▶ [Problem details] Give back, exactly and with nothing else, the lines running from the one that contains "A woman walking" to the end of the entries below; do not include pictures.

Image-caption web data
────────────────────────────────────────
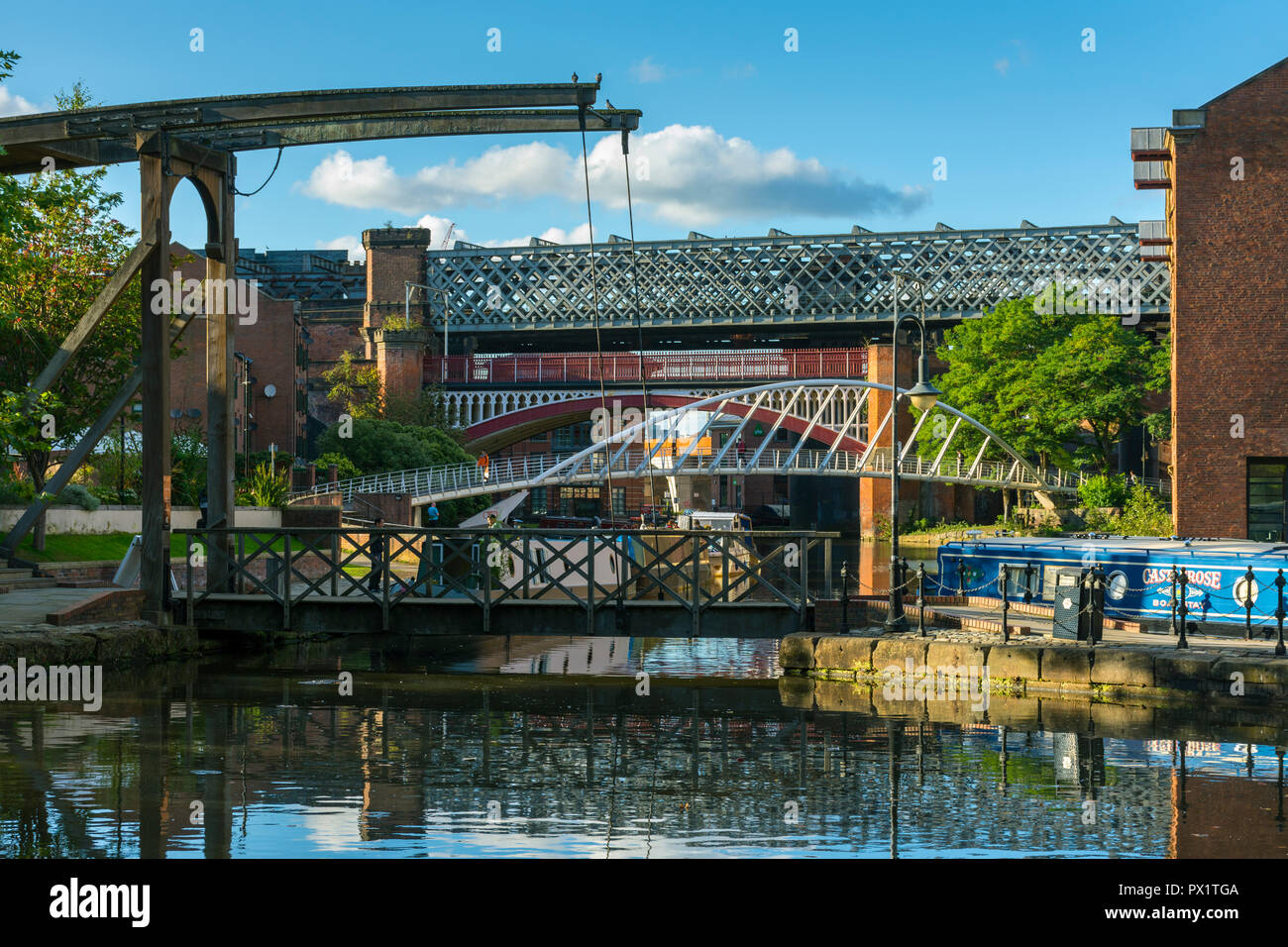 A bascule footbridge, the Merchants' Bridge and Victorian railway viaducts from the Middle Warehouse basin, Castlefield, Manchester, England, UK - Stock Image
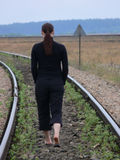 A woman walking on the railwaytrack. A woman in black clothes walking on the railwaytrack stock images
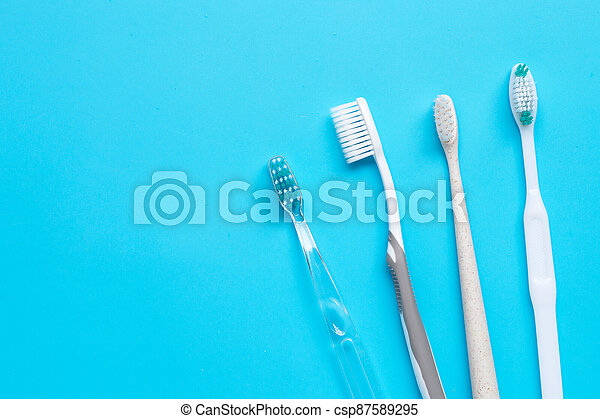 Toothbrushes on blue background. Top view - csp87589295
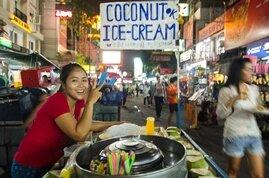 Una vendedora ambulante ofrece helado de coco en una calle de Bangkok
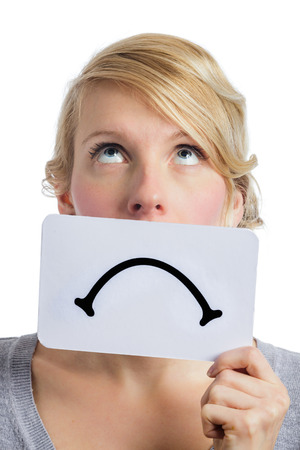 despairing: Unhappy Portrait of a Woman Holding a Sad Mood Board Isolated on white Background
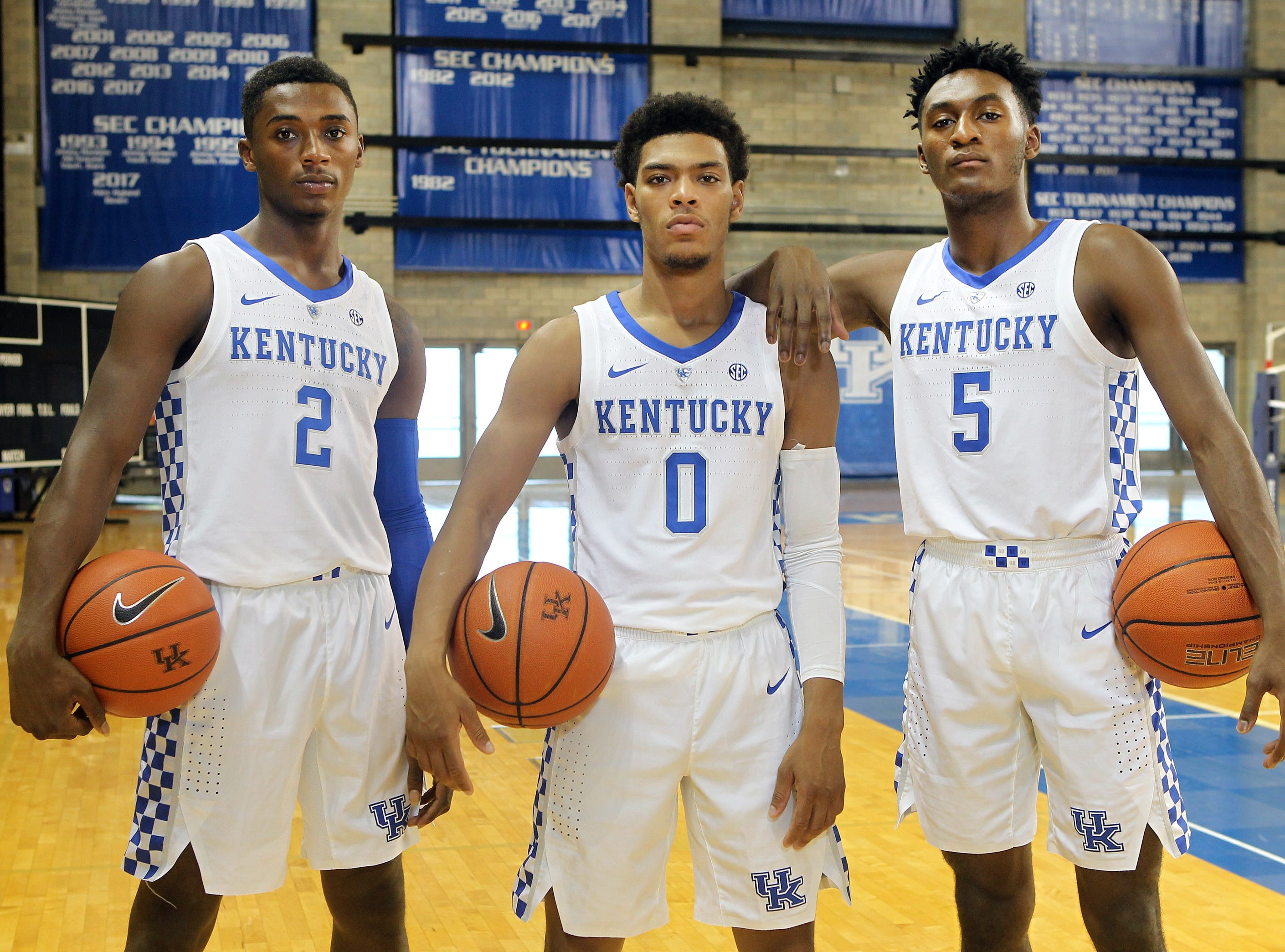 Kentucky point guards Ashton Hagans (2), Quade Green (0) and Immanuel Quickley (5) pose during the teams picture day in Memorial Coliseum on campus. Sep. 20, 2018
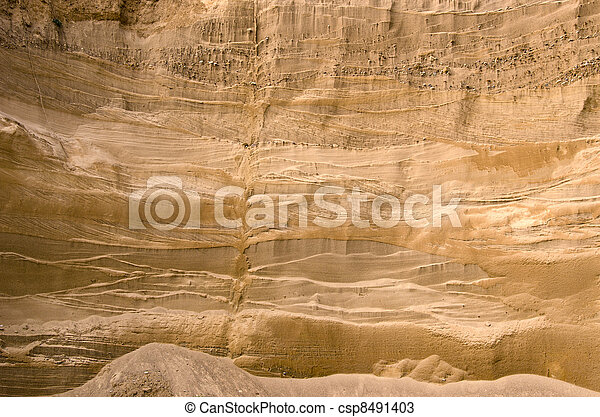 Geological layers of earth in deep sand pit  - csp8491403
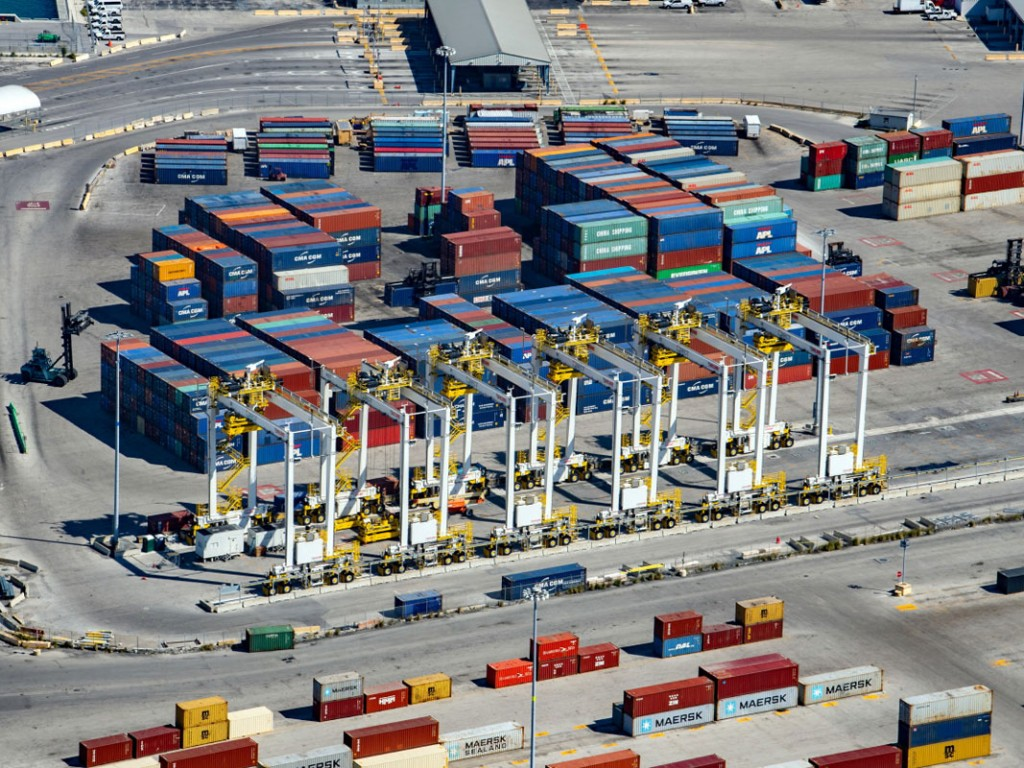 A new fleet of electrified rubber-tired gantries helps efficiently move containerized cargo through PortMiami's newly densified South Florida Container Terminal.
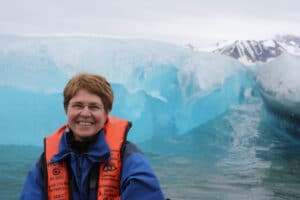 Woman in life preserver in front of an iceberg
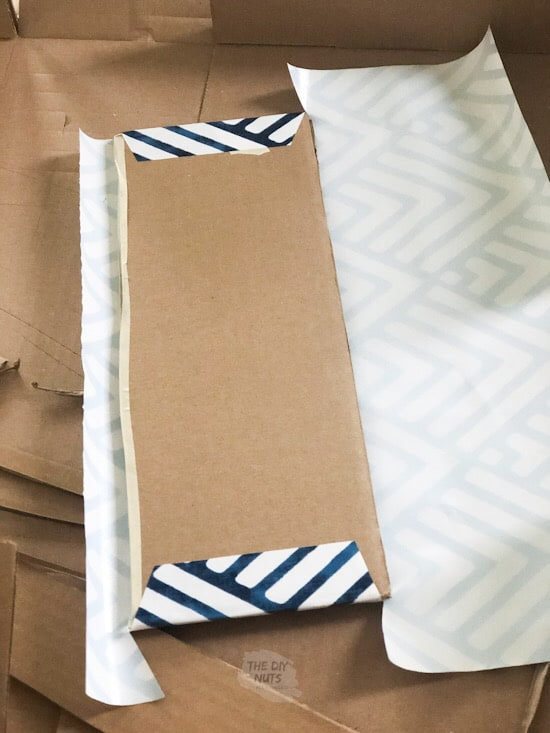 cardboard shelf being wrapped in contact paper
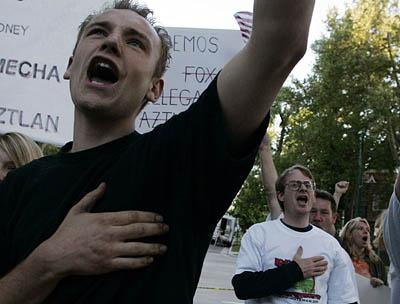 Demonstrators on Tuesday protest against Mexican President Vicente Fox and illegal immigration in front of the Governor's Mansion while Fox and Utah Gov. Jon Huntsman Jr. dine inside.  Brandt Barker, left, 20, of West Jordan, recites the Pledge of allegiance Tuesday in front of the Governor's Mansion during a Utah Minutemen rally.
────────────────────────────────────────
▶ [Solution to the exercise]
 A woman walking on the railwaytrack. A woman in black clothes walking on the railwaytrack stock images
 Toothbrushes on blue background. Top view - csp87589295
 Una vendedora ambulante ofrece helado de coco en una calle de Bangkok
 despairing: Unhappy Portrait of a Woman Holding a Sad Mood Board Isolated on white Background
 Kentucky point guards Ashton Hagans (2), Quade Green (0) and Immanuel Quickley (5) pose during the teams picture day in Memorial Coliseum on campus. Sep. 20, 2018
 Geological layers of earth in deep sand pit  - csp8491403
 A new fleet of electrified rubber-tired gantries helps efficiently move containerized cargo through PortMiami's newly densified South Florida Container Terminal.
 Woman in life preserver in front of an iceberg
 cardboard shelf being wrapped in contact paper
 Demonstrators on Tuesday protest against Mexican President Vicente Fox and illegal immigration in front of the Governor's Mansion while Fox and Utah Gov. Jon Huntsman Jr. dine inside.  Brandt Barker, left, 20, of West Jordan, recites the Pledge of allegiance Tuesday in front of the Governor's Mansion during a Utah Minutemen rally.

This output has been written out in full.